He may be an 86-year-old with an unsteady gait and faulty hearing aids -- which is OK, friends say, because he never listens anyway.

But Brand is still very much in the game.

Forging a way

Why? That's always the first question people ask. Why does a Virginia blue blood commit his life to fighting poverty?

It starts with the family home in the heart of Salem on Second Street -- a proper home, with servants on loan from the state-run orphanage nearby. Across the street was the Ortho-Vent Shoe Co., a door-to-door shoe venture started in 1904 by Brand's grandfather, who was Salem's postmaster and the state's Republican Party chairman.

Another universe resided at the house next door, where Brand's best friend lived. The boy's father, a Yellow Dog Democrat and President Franklin D. Roosevelt's No. 1 fan, gave Brand a sticker for his bedroom window -- a blue eagle emblazed with NRA, for the National Recovery Administration, part of FDR's New Deal. Brand's father spanked him when he saw the sticker and made him take it down.

Not in this house, Gerald Brand scolded, and 10-year-old Brand obeyed. In 1934, when FDR's motorcade passed the house on its way to the Salem Veterans' Hospital dedication, the boy watched the parade reverently -- from the privacy of the roof.

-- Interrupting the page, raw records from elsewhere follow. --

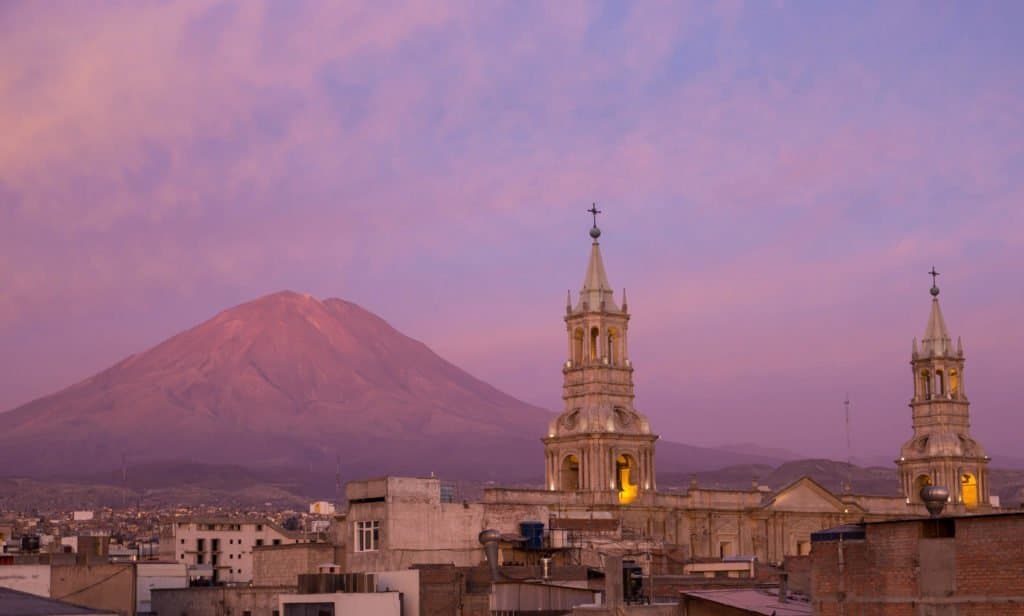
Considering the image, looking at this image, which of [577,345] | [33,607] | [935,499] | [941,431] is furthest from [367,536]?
[941,431]

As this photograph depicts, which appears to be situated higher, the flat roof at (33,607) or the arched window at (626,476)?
the arched window at (626,476)

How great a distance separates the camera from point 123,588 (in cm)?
7112

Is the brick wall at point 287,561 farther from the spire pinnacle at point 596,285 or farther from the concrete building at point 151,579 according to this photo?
the spire pinnacle at point 596,285

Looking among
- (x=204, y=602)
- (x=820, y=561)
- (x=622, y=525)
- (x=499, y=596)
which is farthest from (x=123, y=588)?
(x=820, y=561)

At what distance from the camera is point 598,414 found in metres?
105

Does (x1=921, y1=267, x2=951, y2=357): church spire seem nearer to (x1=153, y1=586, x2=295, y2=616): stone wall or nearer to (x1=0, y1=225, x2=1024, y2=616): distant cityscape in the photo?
(x1=0, y1=225, x2=1024, y2=616): distant cityscape

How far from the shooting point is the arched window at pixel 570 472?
4198 inches

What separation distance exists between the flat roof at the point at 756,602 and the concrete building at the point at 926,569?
4.34 metres

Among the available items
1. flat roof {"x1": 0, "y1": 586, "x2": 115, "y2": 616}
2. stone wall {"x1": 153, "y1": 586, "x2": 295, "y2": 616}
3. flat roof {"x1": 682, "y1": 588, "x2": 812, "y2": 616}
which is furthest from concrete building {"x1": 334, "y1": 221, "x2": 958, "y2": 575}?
flat roof {"x1": 682, "y1": 588, "x2": 812, "y2": 616}

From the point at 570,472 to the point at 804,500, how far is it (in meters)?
14.7

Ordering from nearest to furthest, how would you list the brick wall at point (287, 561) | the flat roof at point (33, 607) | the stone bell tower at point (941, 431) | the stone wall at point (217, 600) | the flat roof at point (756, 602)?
the flat roof at point (756, 602) → the flat roof at point (33, 607) → the stone wall at point (217, 600) → the brick wall at point (287, 561) → the stone bell tower at point (941, 431)

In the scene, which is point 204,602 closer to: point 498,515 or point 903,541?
point 498,515

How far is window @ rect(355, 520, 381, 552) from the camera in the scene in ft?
247

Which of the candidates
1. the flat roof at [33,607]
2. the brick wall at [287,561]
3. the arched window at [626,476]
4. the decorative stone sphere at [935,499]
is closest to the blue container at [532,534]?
the brick wall at [287,561]
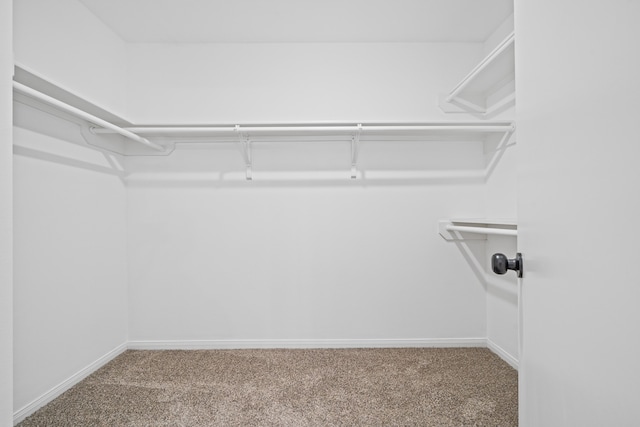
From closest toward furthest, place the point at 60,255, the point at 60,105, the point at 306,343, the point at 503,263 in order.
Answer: the point at 503,263
the point at 60,105
the point at 60,255
the point at 306,343

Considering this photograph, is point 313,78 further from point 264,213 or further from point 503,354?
point 503,354

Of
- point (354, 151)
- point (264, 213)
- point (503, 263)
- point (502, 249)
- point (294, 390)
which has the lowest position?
point (294, 390)

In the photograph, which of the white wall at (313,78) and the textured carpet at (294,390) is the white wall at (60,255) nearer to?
the textured carpet at (294,390)

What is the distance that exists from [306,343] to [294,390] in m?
0.57

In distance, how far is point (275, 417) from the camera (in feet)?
4.96

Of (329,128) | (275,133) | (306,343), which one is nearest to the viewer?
(329,128)

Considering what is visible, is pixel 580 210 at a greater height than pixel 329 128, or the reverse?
pixel 329 128

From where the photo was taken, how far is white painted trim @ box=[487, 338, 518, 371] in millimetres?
1966

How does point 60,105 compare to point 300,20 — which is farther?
→ point 300,20

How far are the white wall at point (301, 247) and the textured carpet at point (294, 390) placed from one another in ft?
0.75

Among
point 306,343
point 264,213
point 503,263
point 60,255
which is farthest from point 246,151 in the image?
point 503,263

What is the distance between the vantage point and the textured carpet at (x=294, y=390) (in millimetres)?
1501

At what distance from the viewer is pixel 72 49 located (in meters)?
1.81

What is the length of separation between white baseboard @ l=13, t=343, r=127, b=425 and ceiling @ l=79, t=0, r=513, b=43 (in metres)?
2.24
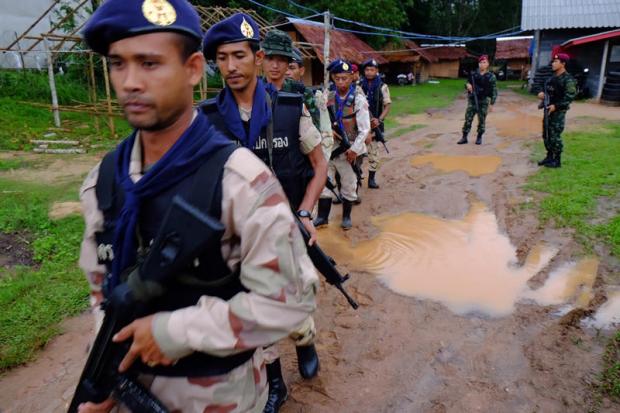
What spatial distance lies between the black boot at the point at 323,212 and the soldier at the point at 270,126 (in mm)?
2604

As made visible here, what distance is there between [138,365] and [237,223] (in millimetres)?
536

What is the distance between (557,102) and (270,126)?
6595 mm

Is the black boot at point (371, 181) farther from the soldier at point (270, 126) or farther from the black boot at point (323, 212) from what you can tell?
the soldier at point (270, 126)

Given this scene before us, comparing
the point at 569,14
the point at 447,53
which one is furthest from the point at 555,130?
the point at 447,53

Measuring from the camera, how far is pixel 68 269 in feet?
14.1

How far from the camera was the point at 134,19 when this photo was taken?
115 cm

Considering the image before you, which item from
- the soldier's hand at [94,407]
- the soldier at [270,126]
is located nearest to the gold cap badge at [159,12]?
the soldier's hand at [94,407]

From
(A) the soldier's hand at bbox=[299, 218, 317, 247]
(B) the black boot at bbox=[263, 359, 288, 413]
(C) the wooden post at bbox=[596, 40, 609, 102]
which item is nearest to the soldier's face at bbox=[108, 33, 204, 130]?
(A) the soldier's hand at bbox=[299, 218, 317, 247]

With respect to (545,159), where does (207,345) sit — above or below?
above

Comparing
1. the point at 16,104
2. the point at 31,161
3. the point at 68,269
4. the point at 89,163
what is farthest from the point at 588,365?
the point at 16,104

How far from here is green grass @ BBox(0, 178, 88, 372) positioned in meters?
3.31

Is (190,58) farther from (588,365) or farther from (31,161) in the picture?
(31,161)

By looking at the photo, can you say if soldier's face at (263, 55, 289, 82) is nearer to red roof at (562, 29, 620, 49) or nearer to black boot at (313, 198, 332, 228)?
black boot at (313, 198, 332, 228)

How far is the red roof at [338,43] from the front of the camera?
1845 centimetres
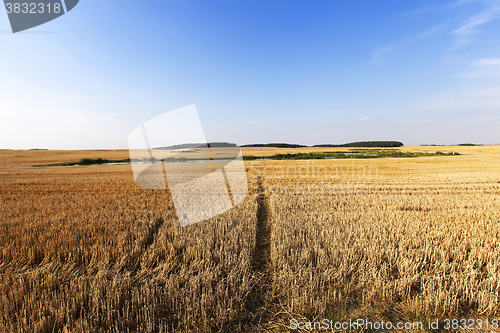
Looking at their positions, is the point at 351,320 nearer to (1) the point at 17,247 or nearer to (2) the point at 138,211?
(1) the point at 17,247

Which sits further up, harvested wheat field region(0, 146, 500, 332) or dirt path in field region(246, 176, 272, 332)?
harvested wheat field region(0, 146, 500, 332)

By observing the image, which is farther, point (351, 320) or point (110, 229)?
point (110, 229)

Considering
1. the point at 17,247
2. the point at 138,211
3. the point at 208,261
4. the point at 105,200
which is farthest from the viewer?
the point at 105,200

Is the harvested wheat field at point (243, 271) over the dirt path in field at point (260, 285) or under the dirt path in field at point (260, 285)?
over

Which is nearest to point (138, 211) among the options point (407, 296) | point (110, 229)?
point (110, 229)

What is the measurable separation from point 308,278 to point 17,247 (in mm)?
6512

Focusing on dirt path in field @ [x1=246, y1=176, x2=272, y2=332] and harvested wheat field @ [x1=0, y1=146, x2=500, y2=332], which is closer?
harvested wheat field @ [x1=0, y1=146, x2=500, y2=332]

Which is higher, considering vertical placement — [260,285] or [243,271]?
[243,271]

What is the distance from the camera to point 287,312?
3160 millimetres

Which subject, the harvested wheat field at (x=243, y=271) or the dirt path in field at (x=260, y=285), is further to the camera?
the dirt path in field at (x=260, y=285)

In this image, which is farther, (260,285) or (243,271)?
(243,271)

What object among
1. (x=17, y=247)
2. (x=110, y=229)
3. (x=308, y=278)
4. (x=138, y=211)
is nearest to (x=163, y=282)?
(x=308, y=278)

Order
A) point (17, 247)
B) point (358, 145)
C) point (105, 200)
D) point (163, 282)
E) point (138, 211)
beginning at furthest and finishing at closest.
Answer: point (358, 145)
point (105, 200)
point (138, 211)
point (17, 247)
point (163, 282)

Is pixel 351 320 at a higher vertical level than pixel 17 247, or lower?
lower
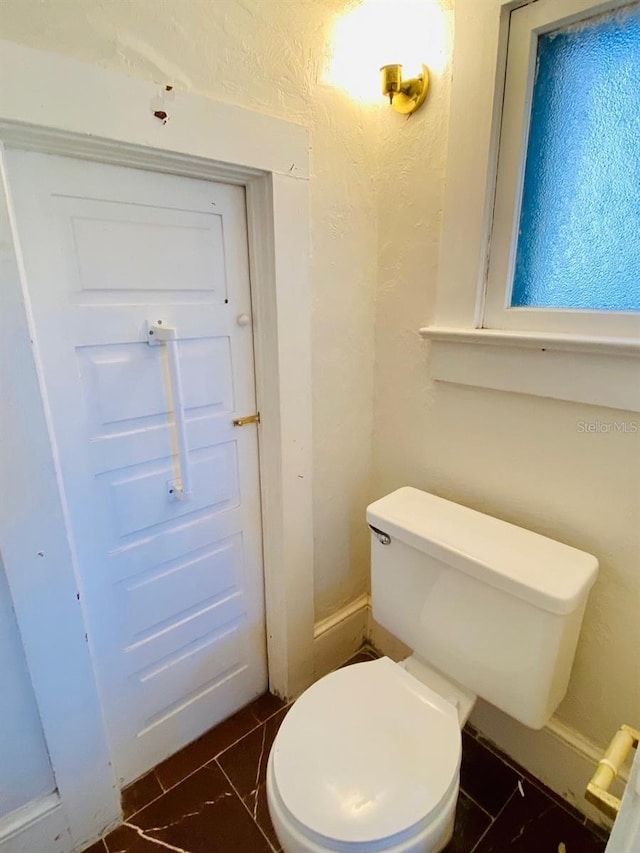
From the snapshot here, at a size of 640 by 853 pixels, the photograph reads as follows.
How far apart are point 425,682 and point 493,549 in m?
0.41

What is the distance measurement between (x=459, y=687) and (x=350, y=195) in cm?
132

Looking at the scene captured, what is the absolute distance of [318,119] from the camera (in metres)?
1.12

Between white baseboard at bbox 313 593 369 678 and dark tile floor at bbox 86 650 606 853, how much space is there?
0.99 ft

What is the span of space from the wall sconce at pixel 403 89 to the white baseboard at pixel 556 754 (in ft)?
5.43

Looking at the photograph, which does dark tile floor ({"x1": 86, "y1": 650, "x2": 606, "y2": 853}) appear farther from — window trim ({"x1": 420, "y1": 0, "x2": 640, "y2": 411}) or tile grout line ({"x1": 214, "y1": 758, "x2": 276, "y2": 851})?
window trim ({"x1": 420, "y1": 0, "x2": 640, "y2": 411})

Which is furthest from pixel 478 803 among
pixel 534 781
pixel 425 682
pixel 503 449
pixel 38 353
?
pixel 38 353

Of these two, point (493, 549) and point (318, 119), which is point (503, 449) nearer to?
point (493, 549)

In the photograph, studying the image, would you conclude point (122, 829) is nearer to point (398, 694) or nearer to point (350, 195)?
point (398, 694)

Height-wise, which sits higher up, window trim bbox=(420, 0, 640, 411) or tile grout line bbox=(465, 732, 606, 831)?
window trim bbox=(420, 0, 640, 411)

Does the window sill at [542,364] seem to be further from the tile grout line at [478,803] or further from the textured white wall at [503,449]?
the tile grout line at [478,803]

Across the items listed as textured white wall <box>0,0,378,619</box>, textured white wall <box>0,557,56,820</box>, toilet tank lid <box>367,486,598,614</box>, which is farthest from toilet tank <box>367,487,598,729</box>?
textured white wall <box>0,557,56,820</box>

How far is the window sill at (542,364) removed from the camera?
916mm

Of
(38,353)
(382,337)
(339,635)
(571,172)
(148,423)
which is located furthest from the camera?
(339,635)

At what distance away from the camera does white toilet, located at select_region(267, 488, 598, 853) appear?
83 cm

He would forge his opinions, based on his own experience, not his father's. He knew, innately, that he was far more blessed than the white servants from the orphanage or the black children at the back of the bus.

At segregated Andrew Lewis High School, where athletics reigned, Brand was small for his age. He excelled in academics instead, leading his debate team to the state championship.

But it was persistence, honed by the Virginia Military Institute rat line, that would come to define his life's work. If a young man could will his way through that torturous obstacle course for first-year cadets, he could do anything. Never say die, VMI.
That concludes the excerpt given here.